Professional Carwashing & Detailing

Registers: Are you keeping your cash register clean?

March 26, 2012

Let's face it, germs are not just something to watch during the "cold" or "flu" season. They're everywhere and are yearlong threats to your health and the health of your business. That's why it's important to make sure you're keeping high-traffic areas clean and disinfected. One area which needs to be cleaned on a regular basis is your cash register, not only because many hands with varying degrees of dirt are handling it, but also because money is one of the biggest germ carriers around. That is why it is imperative to clean your register and clean it properly. I recently sat down with Robert Kravitz who is a writer for the professional cleaning, building, hotel, hospitality and education industries, and he let me in on the proper ways to clean a register and why there is no such thing as clean money.


Debra Gorgos: Money is dirty, therefore cash registers must be dirty, too?

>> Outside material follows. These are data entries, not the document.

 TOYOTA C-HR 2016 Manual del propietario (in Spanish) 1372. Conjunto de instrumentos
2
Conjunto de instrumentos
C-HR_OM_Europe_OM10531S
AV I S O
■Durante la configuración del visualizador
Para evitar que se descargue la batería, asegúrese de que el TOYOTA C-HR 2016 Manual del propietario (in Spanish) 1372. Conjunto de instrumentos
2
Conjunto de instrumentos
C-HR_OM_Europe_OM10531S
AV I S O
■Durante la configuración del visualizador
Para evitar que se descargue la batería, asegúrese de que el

Robert Kravitz: Because it is used as a means of exchange, money changes hands constantly, going from one person to pay for one thing, then on to someone else, and so on and so on. In the process, money becomes quite dirty. In fact, in the past, as a courtesy to their guests, many top-notch hotels once washed their money (especially coins) so that it would always be clean and shiny. Today, believe it or not, the St. Francis hotel in San Francisco still washes, rinses and dries the money that is collected and used in their facility three days per week.

If money is dirty, you can assume that over time, the cash registers that hold it become dirty as well. After all, bacteria, germs, and other contaminants have a nasty habit of moving easily from one surface to another. If a coin, for instance, is coated with bacteria, these microorganisms can be passed on to the next person who handles that coin, as well as to the area in which the coin is stored in the cash register.

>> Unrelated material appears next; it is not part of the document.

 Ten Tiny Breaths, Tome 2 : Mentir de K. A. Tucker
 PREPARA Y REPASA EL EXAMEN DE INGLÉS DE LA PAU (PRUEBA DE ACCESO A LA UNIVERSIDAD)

So to answer your question, yes: Cash registers do indeed become dirty due to coming in contact with contaminated money.

Debra Gorgos: What do you want to tell business owners about why it's important to keep cash registers clean?

Robert Kravitz: The obvious reason to keep cash registers clean is because, as already discussed, currency often transfers contaminants from surface to surface. But there is another reason to keep cash registers clean, especially on the outside. Cash registers, as well as the related devices used to swipe credit cards and the like, are very visible. Therefore, their appearance and cleanliness make an impression on your customers. To a carwash customer, for instance, a soiled cash register implies that the place of business is dirty and that it is therefore likely that it is not operated efficiently. They may easily conclude, "This carwash is not for me."

Debra Gorgos: What are the proper cleaning tools and products to use?

Robert Kravitz: To clean inside a cash register, first remove all coins and bills. You can tip the register forward carefully to remove dust, but a far better way to achieve this goal is to vacuum the inside of the register. You can also use a paint brush to brush out debris. Next apply an all-purpose cleaner directly to a damp cloth and use it to wipe down the inside of the register. If you also plan to disinfect the machine, it is important to clean it with an all-purpose cleaner before using a disinfectant. Finally, allow the machine to air dry.

As for the exterior of the machine, the best way to clean those surfaces is the method that is also used to clean telephones: Rubbing alcohol and a clean cloth. Rubbing alcohol can be a surprisingly effective tool for removing soils on keyboards and the sides of cash registers, especially those made of plastic. Rubbing alcohol also tends to leave registers looking shiny and new and can kill some of the contaminants that may be present as well. You can also try this method on cash register screens. If this does not prove effective, use window cleaner and a soft cloth instead. Do not use paper towels, as these can scratch the screen.

Debra Gorgos: Can't you just use those cleaning wipes?

Robert Kravitz: Yes, cleaning wipes can be effective tools for cleaning cash registers. However, while these tools are convenient, they are not cheap. In the long run, you pay much more to use a wipe than you would to simply spray a cleaner or disinfectant on a cloth to clean surfaces.